Amélie de Montchalin, députée LREM de l'Essonne, est l'invitée de Léa Salamé à 7h50.

La réforme de l'ISF ne fait pas l'unanimité. Les députés LREM vont présenter des amendements pour rééquilibrer le texte. Amélie de Montchalin est la "Whip" : chef de file de la commission des finances de 38 députes LREM, référent du parti pour le budget 2018 : "Le cap est clair (...) ce sont des choix pour les Français".

Sur la réforme de l'ISF

"On alourdit le droit de port pour des propriétaires [de yatchs, NDLR) mais surtout pour des gens qui visitent la France et qui sont pourtant Français, sous pavillon Malte ou Chypriote". Ces taxes doivent rapporter de l'argent à l'état "de l'ordre de 10 millions".

"Ces 10 millions valent le fait qu'aujourd'hui tout l'argent qu'on libère est fléché vers les entreprises et les PME(...) Dans une agenc bancaire aujourd'hui, on vous propose un PEL, un livret A, une assurance-vie. Demain on vous proposera un produit qui vous permet de votre épargne dans le capital d'une PME, et là on aura changé les choses".

Je n'ai pas de problème avec [ le fait que ] les gens aient plus de patrimoine si ce patrimoine est investi dans l'économie, qu'il permet aux entreprises de grandir, d'embaucher (...) C'est pas un problème d'argent, mais d'investissement

Sur les allocations

"Je suis favorable à ce qu'on remette tout sur la table. Vous savez qu'à la CAF aujourd'hui, il y a 23 allocations pour les familles ?", explique Amélie de Montchalin, laissant entendre qu'il pourrait y avoir moins d'allocations sociales pour les plus riches.Sur la prime d'activités, la députée LREM affirme : "Notre objectif, c'est qu'il y a ait de larges incitations pour les Français à aller travailler, qu'on augmente cette prime d'activité à + 80 euros par mois en 2022, qu'on la concentre dans le temps vers les plus bas salaires, notamment sur les personnes qui sont à temps partiel".

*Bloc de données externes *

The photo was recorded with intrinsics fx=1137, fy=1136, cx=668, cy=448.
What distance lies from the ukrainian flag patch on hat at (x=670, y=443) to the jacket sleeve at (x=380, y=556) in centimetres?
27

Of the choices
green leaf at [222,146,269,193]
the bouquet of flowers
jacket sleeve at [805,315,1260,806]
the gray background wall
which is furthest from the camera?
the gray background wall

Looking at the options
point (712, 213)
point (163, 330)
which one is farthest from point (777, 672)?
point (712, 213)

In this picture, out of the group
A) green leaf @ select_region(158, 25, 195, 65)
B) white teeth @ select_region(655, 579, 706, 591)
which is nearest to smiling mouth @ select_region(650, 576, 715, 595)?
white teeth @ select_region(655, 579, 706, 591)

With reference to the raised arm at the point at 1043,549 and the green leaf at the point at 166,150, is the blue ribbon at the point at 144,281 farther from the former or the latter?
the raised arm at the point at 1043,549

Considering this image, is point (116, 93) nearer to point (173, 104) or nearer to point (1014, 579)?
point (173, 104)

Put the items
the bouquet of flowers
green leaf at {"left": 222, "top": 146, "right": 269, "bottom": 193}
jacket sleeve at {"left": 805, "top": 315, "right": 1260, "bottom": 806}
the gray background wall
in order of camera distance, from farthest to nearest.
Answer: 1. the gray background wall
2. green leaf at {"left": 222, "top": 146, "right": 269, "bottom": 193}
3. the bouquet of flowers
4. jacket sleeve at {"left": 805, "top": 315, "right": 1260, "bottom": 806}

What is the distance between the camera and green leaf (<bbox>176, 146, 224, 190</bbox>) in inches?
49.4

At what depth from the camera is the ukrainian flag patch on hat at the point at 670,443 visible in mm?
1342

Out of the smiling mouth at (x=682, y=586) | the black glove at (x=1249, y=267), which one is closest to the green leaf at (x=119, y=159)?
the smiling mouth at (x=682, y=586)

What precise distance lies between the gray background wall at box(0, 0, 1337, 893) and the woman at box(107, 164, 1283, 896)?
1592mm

Sur les dérapages verbaux du président Macron

Concernant la polémique qui a suivi les propos tenus par Emmanuel Macron lors d'une visite de site industriel en Corrèze, la députée explique : "Je ne peux pas parler de sa philosophie, mais je peux parler de notre posture. Nous sommes des gens lucides, il y a effectivement des gens à GM & S qui vont perdre leur emploi. Ce qu'on veut, c'est savoir où est-ce qu'ils vont travailler, où sont les solutions. Ce que voulait dire Emmanuel Macron, c'est savoir pourquoi à 50 km de GM & S il y a des emplois, et une entreprise qui ne trouve pas de personnel(...)".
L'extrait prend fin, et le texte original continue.